INSTRUCTIES →
(A) Op welke datum ontving de Nationale ombudsman volgens de brontekst over de klacht van de heer Blok diens klacht?
(B) Schrijf een vervolg op de brontekst over de klacht van de heer Blok dat direct aansluit op de laatste zin.

BRONTEKST →
Op 13 maart 2014 heeft de Nationale ombudsman een klacht ontvangen van de heer Blok1 over de Universiteit Utrecht (UU) en over het Landelijk Orgaan Wetenschappelijke Integriteit(LOWI). Hij klaagt over de gang van zaken tijdens het onderzoek naar zijn wetenschappelijke integriteit. De UU is op basis van het onderzoek tot een voorlopig oordeel gekomen. Daarover hebben zowel de twee wetenschappers die geklaagd hadden, als de heer Blok zich tot het LOWI gewend. Het LOWI heeft de klachten van de twee wetenschappers gegrond verklaard en de klachten van de heer Blok ongegrond verklaard. Vervolgens is de UU tot het oordeel gekomen dat de heer Blok in strijd met de wetenschappelijke integriteit heeft gehandeld.

BRONMATERIAAL →
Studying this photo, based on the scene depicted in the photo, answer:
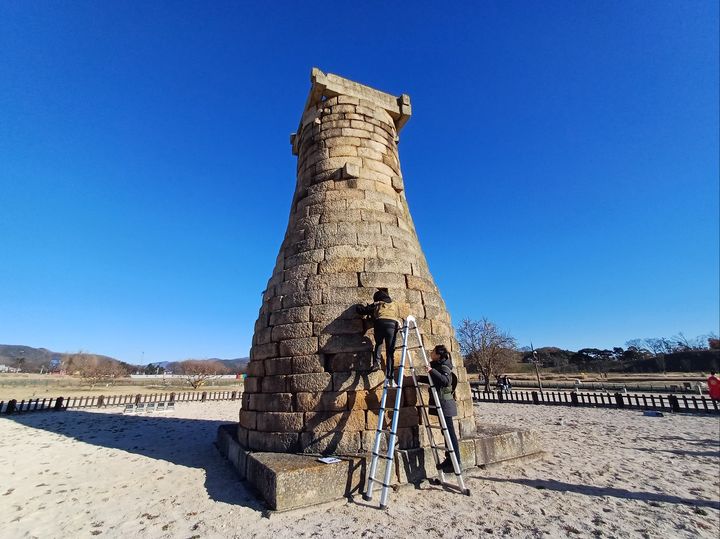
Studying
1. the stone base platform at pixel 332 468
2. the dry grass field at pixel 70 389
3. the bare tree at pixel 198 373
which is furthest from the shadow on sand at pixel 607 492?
the bare tree at pixel 198 373

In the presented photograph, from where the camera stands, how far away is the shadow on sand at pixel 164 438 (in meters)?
5.61

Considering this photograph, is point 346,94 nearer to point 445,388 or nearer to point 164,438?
point 445,388

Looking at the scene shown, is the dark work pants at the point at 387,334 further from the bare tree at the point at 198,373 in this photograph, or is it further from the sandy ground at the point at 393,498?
the bare tree at the point at 198,373

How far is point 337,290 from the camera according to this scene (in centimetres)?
637

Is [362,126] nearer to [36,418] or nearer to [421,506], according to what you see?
[421,506]

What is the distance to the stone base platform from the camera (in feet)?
14.9

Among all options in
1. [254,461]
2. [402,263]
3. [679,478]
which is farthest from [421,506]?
[679,478]

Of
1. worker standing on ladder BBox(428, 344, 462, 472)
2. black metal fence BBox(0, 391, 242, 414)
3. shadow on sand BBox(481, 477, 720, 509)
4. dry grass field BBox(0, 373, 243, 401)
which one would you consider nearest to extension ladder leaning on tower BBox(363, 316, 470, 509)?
worker standing on ladder BBox(428, 344, 462, 472)

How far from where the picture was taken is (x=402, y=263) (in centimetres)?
705

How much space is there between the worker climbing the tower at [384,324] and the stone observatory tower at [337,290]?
25cm

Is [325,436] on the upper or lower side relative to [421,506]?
upper

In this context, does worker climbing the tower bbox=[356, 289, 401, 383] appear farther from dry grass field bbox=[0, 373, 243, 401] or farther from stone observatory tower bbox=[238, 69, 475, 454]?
dry grass field bbox=[0, 373, 243, 401]

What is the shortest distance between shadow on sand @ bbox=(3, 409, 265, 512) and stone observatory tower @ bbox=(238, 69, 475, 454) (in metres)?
0.79

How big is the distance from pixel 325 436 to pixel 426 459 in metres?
1.67
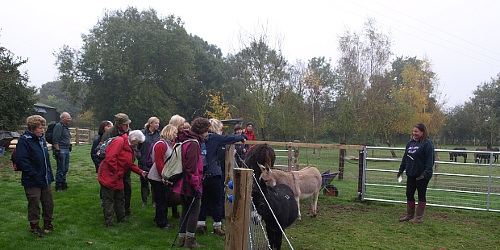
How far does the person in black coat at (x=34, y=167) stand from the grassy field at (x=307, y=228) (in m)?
0.44

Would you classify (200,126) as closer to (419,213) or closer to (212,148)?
(212,148)

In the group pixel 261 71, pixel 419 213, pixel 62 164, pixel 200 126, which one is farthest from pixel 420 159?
pixel 261 71

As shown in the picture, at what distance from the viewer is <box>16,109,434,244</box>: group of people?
4473mm

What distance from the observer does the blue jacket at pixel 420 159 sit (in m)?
6.28

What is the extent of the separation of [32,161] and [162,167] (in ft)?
5.24

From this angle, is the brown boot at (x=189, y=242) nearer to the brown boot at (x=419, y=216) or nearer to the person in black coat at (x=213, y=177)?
the person in black coat at (x=213, y=177)

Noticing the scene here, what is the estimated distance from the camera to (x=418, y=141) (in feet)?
21.4

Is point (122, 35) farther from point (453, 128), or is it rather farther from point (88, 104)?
point (453, 128)

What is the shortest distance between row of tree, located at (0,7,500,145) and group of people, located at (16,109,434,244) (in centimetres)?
1186

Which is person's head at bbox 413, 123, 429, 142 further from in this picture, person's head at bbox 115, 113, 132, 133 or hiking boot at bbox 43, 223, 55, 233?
hiking boot at bbox 43, 223, 55, 233

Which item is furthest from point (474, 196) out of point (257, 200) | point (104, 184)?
point (104, 184)

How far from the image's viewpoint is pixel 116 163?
16.9 feet

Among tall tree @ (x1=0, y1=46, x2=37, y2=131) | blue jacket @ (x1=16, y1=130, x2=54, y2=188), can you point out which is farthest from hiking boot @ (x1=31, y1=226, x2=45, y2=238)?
tall tree @ (x1=0, y1=46, x2=37, y2=131)

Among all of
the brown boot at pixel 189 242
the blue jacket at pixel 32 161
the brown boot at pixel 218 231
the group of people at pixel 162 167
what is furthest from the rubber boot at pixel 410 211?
the blue jacket at pixel 32 161
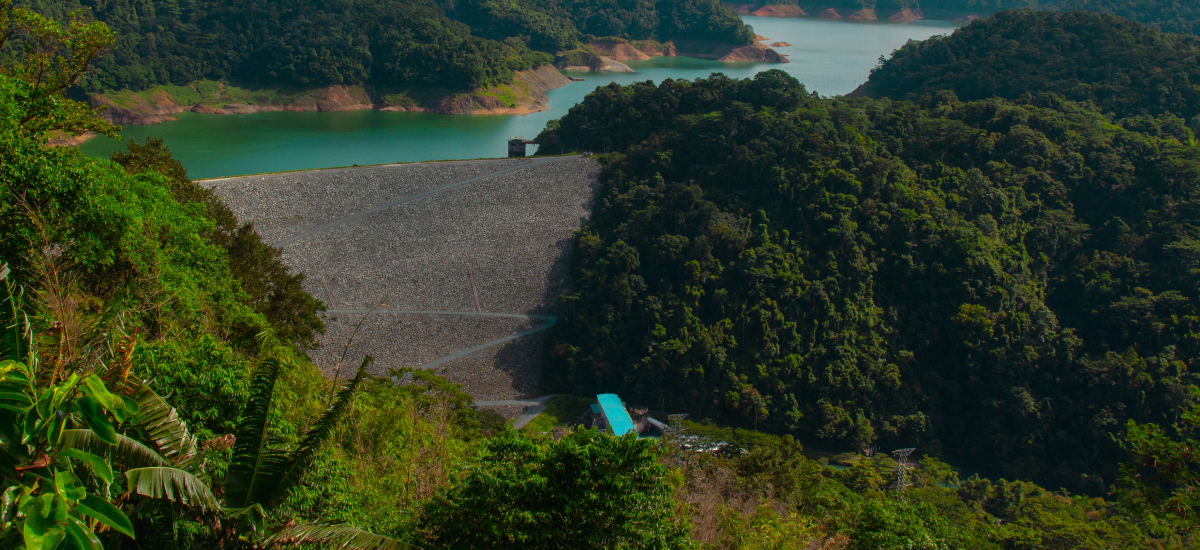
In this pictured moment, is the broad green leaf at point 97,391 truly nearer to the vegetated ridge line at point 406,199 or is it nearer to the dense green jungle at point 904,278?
the dense green jungle at point 904,278

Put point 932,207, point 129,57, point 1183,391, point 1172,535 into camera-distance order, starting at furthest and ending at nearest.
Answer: point 129,57 < point 932,207 < point 1183,391 < point 1172,535

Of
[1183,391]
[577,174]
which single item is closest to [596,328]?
[577,174]

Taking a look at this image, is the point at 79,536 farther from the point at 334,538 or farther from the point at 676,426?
the point at 676,426

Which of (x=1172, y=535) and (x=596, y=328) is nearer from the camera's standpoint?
(x=1172, y=535)

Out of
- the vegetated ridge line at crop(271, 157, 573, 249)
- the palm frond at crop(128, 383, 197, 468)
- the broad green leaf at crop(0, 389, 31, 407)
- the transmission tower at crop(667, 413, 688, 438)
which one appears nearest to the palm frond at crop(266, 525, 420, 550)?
the palm frond at crop(128, 383, 197, 468)

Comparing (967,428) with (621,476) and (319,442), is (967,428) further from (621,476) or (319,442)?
(319,442)

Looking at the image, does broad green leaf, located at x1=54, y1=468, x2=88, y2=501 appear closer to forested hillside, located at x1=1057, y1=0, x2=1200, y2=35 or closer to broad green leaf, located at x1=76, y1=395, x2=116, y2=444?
broad green leaf, located at x1=76, y1=395, x2=116, y2=444

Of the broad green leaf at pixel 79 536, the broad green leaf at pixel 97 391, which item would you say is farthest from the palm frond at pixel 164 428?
the broad green leaf at pixel 79 536
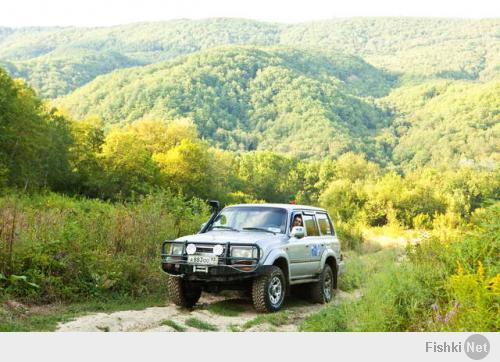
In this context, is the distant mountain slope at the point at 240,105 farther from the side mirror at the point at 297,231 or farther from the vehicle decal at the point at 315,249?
the side mirror at the point at 297,231

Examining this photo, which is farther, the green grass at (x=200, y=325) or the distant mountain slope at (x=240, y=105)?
the distant mountain slope at (x=240, y=105)

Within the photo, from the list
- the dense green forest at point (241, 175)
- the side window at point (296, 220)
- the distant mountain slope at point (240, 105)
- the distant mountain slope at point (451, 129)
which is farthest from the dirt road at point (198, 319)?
the distant mountain slope at point (240, 105)

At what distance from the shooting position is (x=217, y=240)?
1160 centimetres

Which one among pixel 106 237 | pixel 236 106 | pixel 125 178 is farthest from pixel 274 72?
pixel 106 237

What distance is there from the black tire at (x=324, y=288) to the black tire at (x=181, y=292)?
2748mm

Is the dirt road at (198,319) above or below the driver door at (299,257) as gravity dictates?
below

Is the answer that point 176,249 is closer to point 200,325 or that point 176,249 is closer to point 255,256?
point 255,256

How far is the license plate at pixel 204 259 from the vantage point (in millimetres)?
11277

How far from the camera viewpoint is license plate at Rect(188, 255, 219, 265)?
1128 centimetres

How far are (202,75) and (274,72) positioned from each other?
1024 inches

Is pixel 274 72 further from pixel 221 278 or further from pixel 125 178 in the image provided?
pixel 221 278

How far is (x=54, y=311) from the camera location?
1054cm

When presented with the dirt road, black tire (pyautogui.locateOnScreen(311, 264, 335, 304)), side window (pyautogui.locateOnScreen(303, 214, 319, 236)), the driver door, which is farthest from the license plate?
black tire (pyautogui.locateOnScreen(311, 264, 335, 304))

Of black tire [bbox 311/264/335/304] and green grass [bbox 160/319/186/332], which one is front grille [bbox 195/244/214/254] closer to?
green grass [bbox 160/319/186/332]
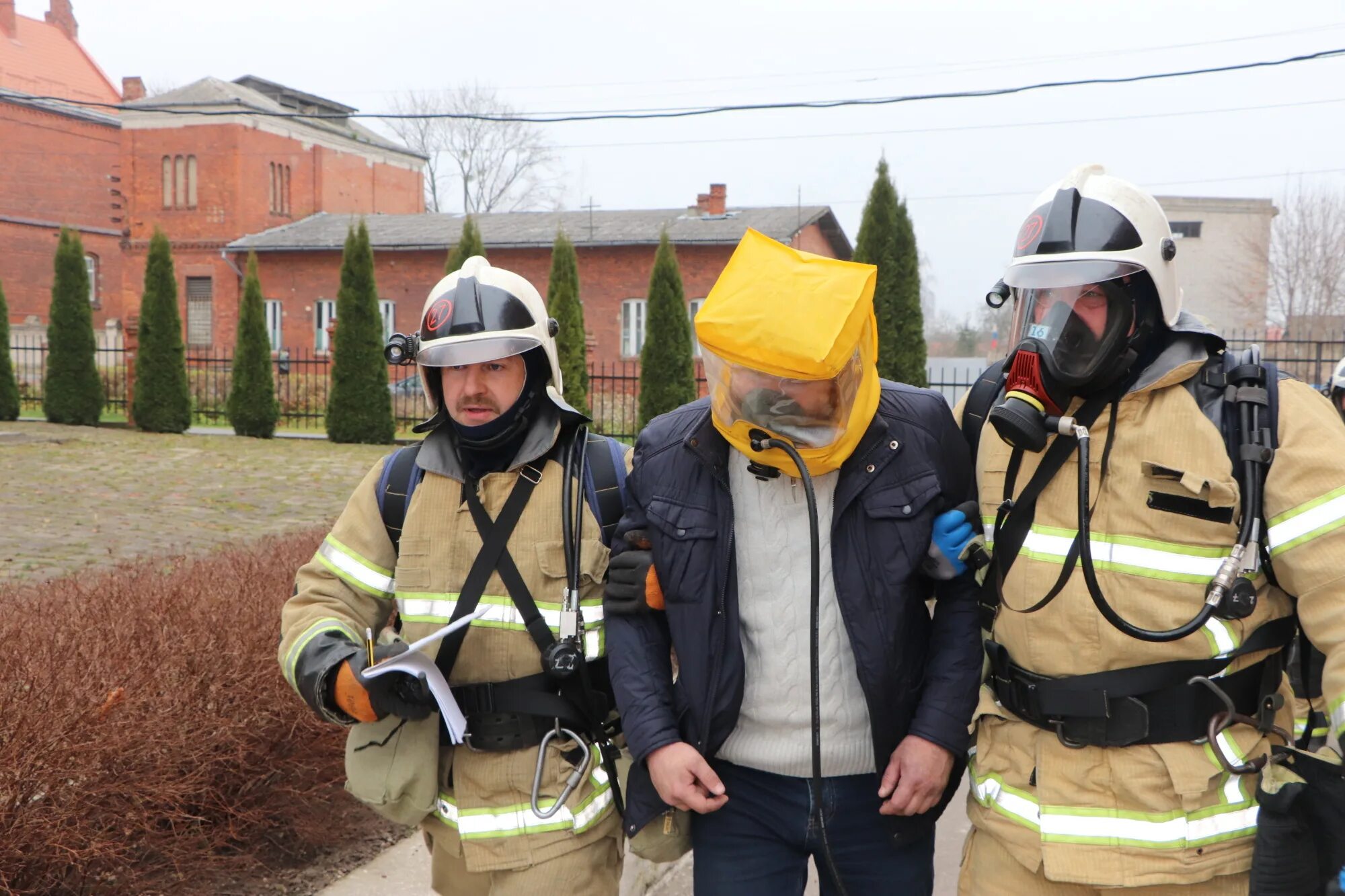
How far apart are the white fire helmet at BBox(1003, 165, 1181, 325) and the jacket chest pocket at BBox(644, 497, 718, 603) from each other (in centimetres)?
82

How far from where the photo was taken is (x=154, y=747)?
3270 mm

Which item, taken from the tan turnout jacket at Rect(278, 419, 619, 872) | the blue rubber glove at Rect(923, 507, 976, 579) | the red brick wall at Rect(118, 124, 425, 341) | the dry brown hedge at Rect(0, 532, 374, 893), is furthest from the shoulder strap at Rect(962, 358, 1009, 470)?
the red brick wall at Rect(118, 124, 425, 341)

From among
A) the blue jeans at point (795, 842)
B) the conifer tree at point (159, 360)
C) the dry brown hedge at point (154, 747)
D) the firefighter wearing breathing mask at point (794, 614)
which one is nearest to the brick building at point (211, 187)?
the conifer tree at point (159, 360)

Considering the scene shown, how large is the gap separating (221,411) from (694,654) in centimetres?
2371

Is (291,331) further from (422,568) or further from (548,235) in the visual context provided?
(422,568)

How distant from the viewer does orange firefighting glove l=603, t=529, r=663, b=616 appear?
235 cm

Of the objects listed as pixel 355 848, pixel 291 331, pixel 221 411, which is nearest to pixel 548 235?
pixel 291 331

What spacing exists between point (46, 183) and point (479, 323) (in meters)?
44.2

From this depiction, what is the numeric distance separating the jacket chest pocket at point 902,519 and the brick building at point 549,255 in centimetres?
2654

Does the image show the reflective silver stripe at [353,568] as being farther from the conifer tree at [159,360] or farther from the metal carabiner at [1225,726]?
the conifer tree at [159,360]

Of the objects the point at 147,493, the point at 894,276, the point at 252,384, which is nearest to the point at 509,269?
the point at 252,384

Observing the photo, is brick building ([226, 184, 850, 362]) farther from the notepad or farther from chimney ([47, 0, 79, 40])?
the notepad

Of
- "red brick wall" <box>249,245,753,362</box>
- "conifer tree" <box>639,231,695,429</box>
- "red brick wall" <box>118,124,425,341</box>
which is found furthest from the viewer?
"red brick wall" <box>118,124,425,341</box>

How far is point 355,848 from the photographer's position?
4113 mm
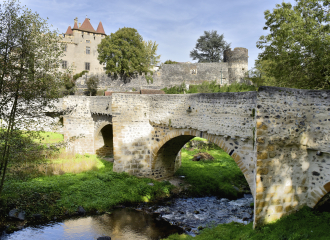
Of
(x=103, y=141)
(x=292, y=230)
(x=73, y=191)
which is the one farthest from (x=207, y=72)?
(x=292, y=230)

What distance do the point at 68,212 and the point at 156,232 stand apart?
3670 mm

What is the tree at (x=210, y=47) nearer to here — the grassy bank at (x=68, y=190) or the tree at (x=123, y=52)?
the tree at (x=123, y=52)

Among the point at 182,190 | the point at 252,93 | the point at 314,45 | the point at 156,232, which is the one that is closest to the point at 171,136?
the point at 182,190

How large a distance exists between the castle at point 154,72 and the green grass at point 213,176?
721 inches

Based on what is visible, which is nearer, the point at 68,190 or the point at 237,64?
the point at 68,190

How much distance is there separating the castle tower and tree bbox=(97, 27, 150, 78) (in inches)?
520

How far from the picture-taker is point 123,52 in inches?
1244

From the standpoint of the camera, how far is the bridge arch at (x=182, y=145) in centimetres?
768

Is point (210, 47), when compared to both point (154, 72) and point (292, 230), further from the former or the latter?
point (292, 230)

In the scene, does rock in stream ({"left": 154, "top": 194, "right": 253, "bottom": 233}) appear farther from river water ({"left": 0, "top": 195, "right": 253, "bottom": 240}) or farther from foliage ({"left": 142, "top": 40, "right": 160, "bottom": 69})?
foliage ({"left": 142, "top": 40, "right": 160, "bottom": 69})

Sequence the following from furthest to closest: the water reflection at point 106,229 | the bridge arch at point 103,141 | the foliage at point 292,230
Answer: the bridge arch at point 103,141, the water reflection at point 106,229, the foliage at point 292,230

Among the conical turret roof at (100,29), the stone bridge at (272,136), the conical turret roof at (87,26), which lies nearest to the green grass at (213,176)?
the stone bridge at (272,136)

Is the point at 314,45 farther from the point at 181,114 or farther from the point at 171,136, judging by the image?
the point at 171,136

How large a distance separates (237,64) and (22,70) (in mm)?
33590
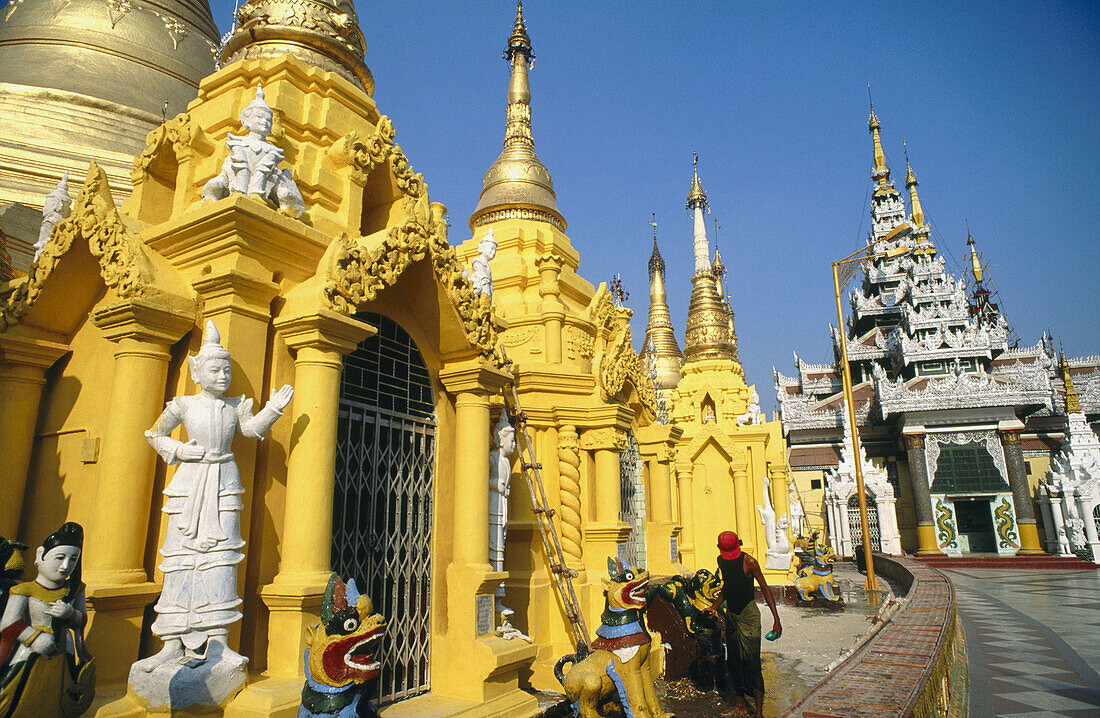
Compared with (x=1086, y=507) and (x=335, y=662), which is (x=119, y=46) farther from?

ANTWOORDEN →
(A) Op 13 maart 2014.

(B)
De Nationale ombudsman heeft de klachten onderzocht vanuit het oogpunt van behoorlijke omgang met de burger. Hij ziet het in dit dossier niet als zijn taak om uitspraken te doen over het besluit van het bestuur van de Universiteit en/of het LOWI en de onderliggende motivering. In dat kader is het belangrijk om te vermelden dat - gelet op een recente uitspraak van de Rechtbank Amsterdam2 - de Nationale ombudsman zich niet bevoegd acht in klachten over het LOWI. Het LOWI heeft aangegeven in dit onderzoek vrijwillig mee te willen werken.
De Nationale ombudsman weet dat een onderzoek naar wetenschappelijke integriteit belangen van zowel individuele wetenschappers als wetenschappelijke (overheids)instituten raakt. Een individuele wetenschapper heeft daarbij een kwetsbare positie. Om die reden vindt de Nationale ombudsman het belangrijk dat de overheden en instituten met een overheidstaak bij integriteitsonderzoeken zeer zorgvuldig omgaan met de individuele wetenschapper die onderwerp is van het onderzoek, en dat zij aandacht hebben voor zijn positie en belang.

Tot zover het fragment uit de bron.